── SOURCE PASSAGE ──

I have a compromise idea, here is some points: 1, Create a built-in class `pattern_str` which is a subclass of `str`, it's dedicated to regex pattern string. 2, Use p"" to represent `pattern_str`. Some advantages: 1, Since it's a subclass of `str`, we can use it as normal `str`. 2, IDE/linter/compiler can identify it as an regex pattern, something like type hint in language level. 3, We can still store compiled pattern in .pyc file *quietly*. 4, Won't introduce Perl style into Python, to avoid abusing regex in some degree. We still using regex in the old way: import re re.search(p"(?i)[a-z]", s) But if re.search() find the pattern is a `pattern_str`, it load compiled pattern from .pyc file directly.

On Thu, 27 Dec 2018 19:48:40 +0800 Ma Lin <malincns@163.com> wrote:
The simple solution to the perceived performance problem (not sure how much of a problem it is in real life) is to have a stdlib function that lazily-compiles a regex (*). Just like "re.compile", but lazy: you don't bear the cost of compiling when simply importing the module, but once the pattern is compiled, there is no overhead for looking up a global cache dict. No need for a dedicated literal. (*) Let's call it "re.pattern", for example. Regards Antoine.

On 31.12.2018 12:23, Antoine Pitrou wrote:
No need for a new function :-) We already have re.search() and re.match() which deal with compilation on-the-fly and caching. Perhaps the documentation should hint at this more explicitly... https://docs.python.org/3.7/library/re.html -- Marc-Andre Lemburg eGenix.com Professional Python Services directly from the Experts (#1, Dec 31 2018)
::: We implement business ideas - efficiently in both time and costs ::: eGenix.com Software, Skills and Services GmbH Pastor-Loeh-Str.48 D-40764 Langenfeld, Germany. CEO Dipl.-Math. Marc-Andre Lemburg Registered at Amtsgericht Duesseldorf: HRB 46611 http://www.egenix.com/company/contact/ http://www.malemburg.com/

Le 31/12/2018 à 12:31, M.-A. Lemburg a écrit :
The complaint is that the global cache is still too costly. See measurements in https://bugs.python.org/issue35559 Regards Antoine.

───

## STATED EXERCISE 1
In the regex discussion, what name does Antoine propose for a stdlib function that lazily compiles a regex?
## STATED EXERCISE 2
Write the next part of the regex discussion, starting after its final message.
The entries come from a source unrelated to the regex discussion.

── DATA ──

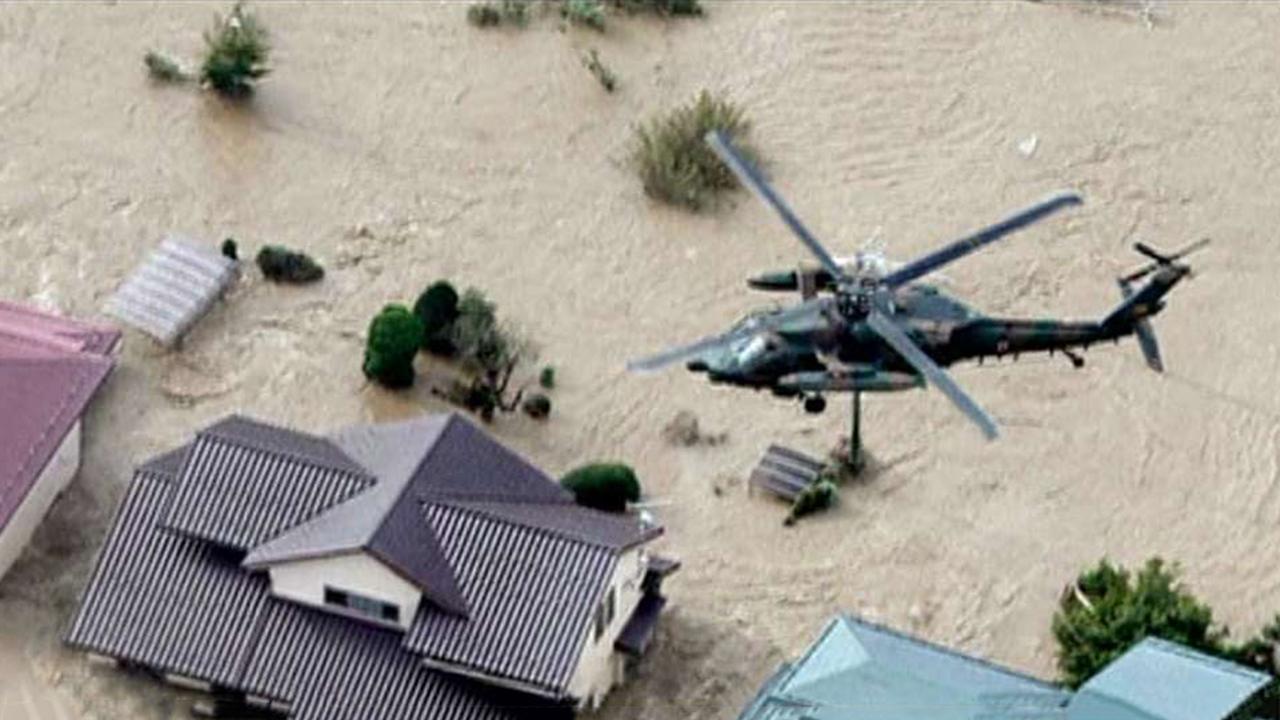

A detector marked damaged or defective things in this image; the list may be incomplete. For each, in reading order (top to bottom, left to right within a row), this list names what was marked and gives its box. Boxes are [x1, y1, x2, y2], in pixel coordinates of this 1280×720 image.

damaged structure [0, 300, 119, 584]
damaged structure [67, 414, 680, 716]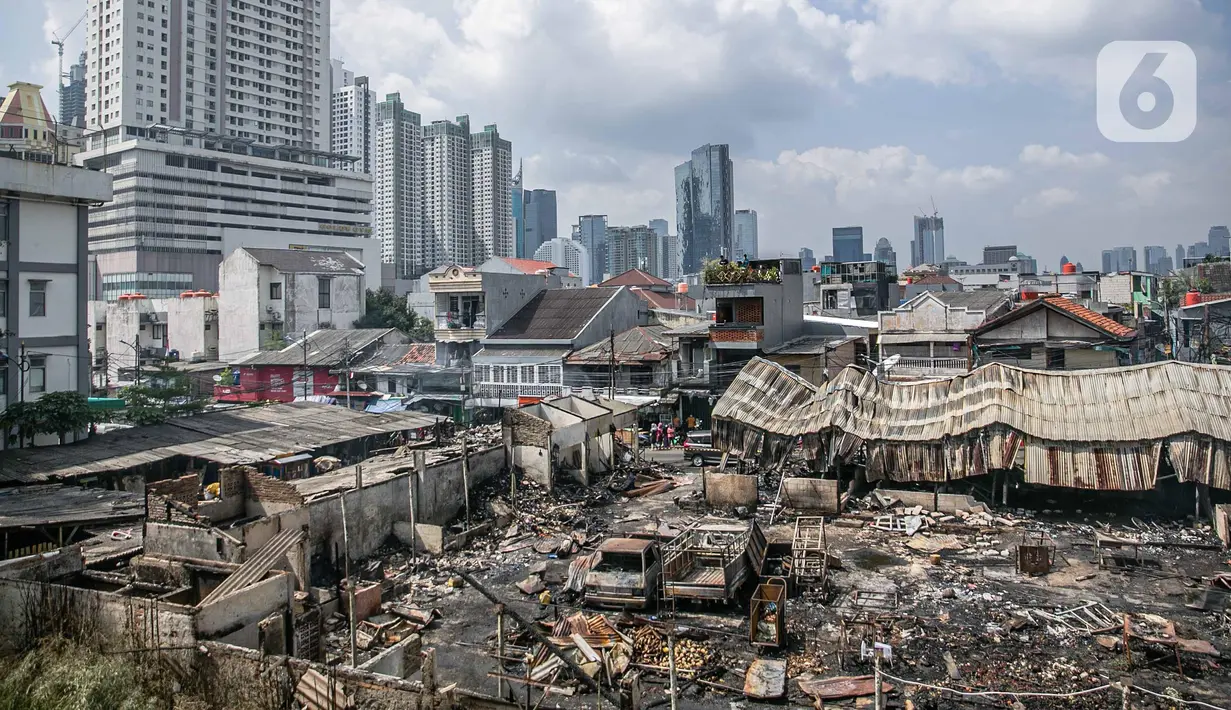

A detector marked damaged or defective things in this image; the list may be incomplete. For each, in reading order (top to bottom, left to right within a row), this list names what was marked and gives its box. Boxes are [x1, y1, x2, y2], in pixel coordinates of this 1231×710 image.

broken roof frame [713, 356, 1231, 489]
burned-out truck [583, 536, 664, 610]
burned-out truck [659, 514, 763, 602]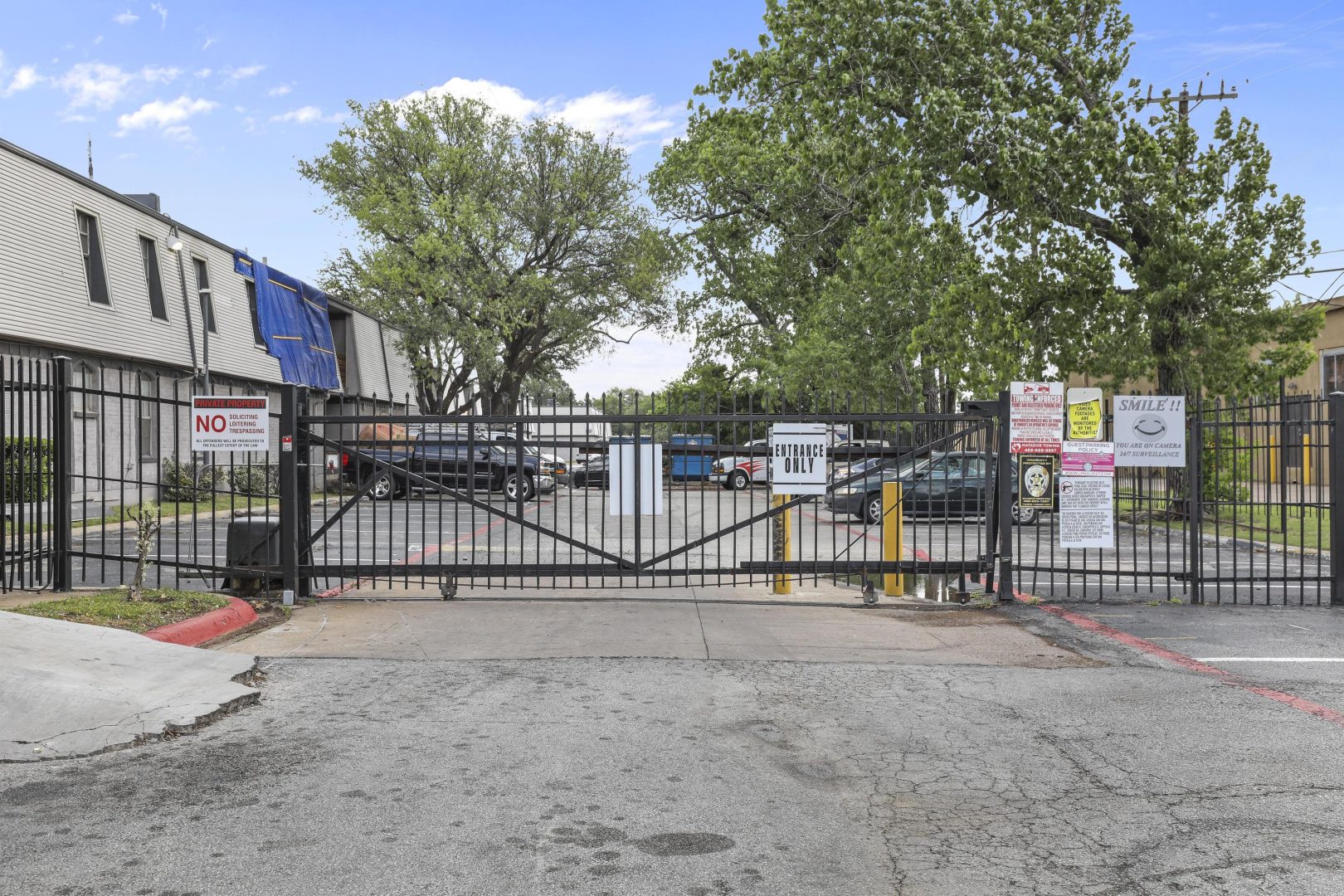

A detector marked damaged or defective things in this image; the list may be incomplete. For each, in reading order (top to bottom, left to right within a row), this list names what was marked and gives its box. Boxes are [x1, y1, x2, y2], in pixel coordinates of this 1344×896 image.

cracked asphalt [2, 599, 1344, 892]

───
── DATA ──

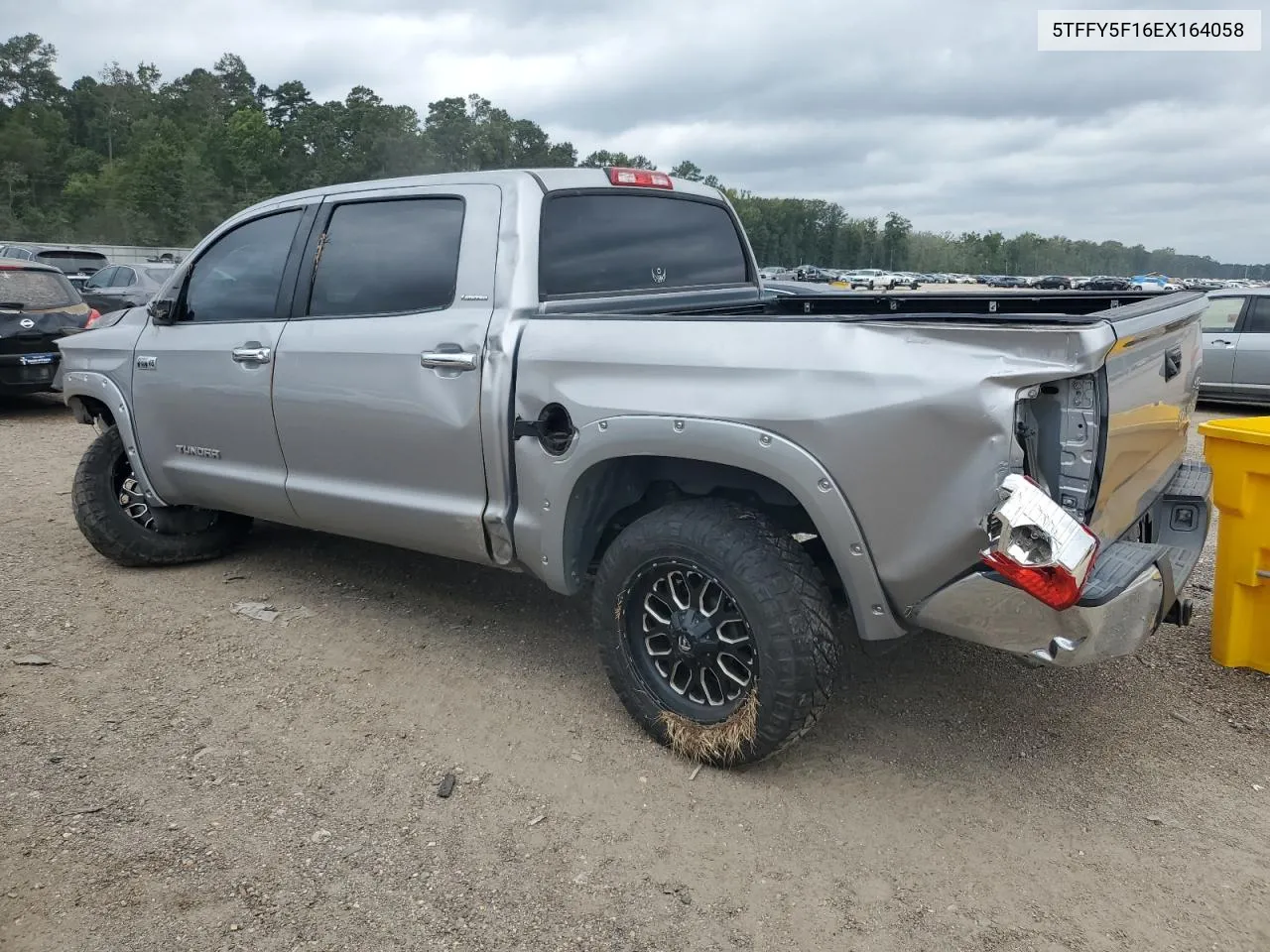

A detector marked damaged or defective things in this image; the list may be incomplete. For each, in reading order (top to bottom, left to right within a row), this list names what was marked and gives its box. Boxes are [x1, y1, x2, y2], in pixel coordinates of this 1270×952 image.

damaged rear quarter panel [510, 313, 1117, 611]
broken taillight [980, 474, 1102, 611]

───

## EXERCISE OUTPUT 1
re.pattern

## EXERCISE OUTPUT 2
On 18-12-31 19:47, Antoine Pitrou wrote:
The complaint is that the global cache is still too costly. See measurements in https://bugs.python.org/issue35559
In this issue, using a global variable `_has_non_base16_digits` [1] will accelerate 30%. Is re module's internal cache [2] so bad? If rewrite re module's cache with C and use a custom data structure, maybe we will get a small speedup. [1] `_has_non_base16_digits` in PR11287 [1] https://github.com/python/cpython/pull/11287/files [2] re module's internal cache code: [2] https://github.com/python/cpython/blob/master/Lib/re.py#L268-L295 _cache = {} # ordered! _MAXCACHE = 512 def _compile(pattern, flags): # internal: compile pattern if isinstance(flags, RegexFlag): flags = flags.value try: return _cache[type(pattern), pattern, flags] except KeyError: pass ...

On 19-1-1 21:39, Stefan Behnel wrote:
Apply this patch: def _compile(pattern, flags): # internal: compile pattern - if isinstance(flags, RegexFlag): - flags = flags.value + try: + flags = int(flags) + except: + pass try: return _cache[type(pattern), pattern, flags] except KeyError: Then run this benchmark on my Raspberry Pi 3B: import perf runner = perf.Runner() runner.timeit(name="compile_re", stmt="re.compile(b'[^0-9A-F]')", setup="import re") Mean +- std dev: [a] 7.71 us +- 0.09 us -> [b] 6.74 us +- 0.10 us: 1.14x faster (-13%) Looks great.

On Thu, Dec 27, 2018 at 10:49 PM Ma Lin <malincns@163.com> wrote:
Before discussing something specific like regex literal syntax, I would love to see a way to measure that sort of performance difference. Does anyone here have MacroPy experience or something and could mock something up that would precompile and save a regex? In theory, it would be possible to tag ANY value as "constant once evaluated" and have it saved in the pyc. It'd be good to know just how much benefit this precompilation actually grants.
Wow that's an old post of mine :) ChrisA

Ma Lin schrieb am 27.12.18 um 14:15:
That's from the external regex package, not the stdlib re module.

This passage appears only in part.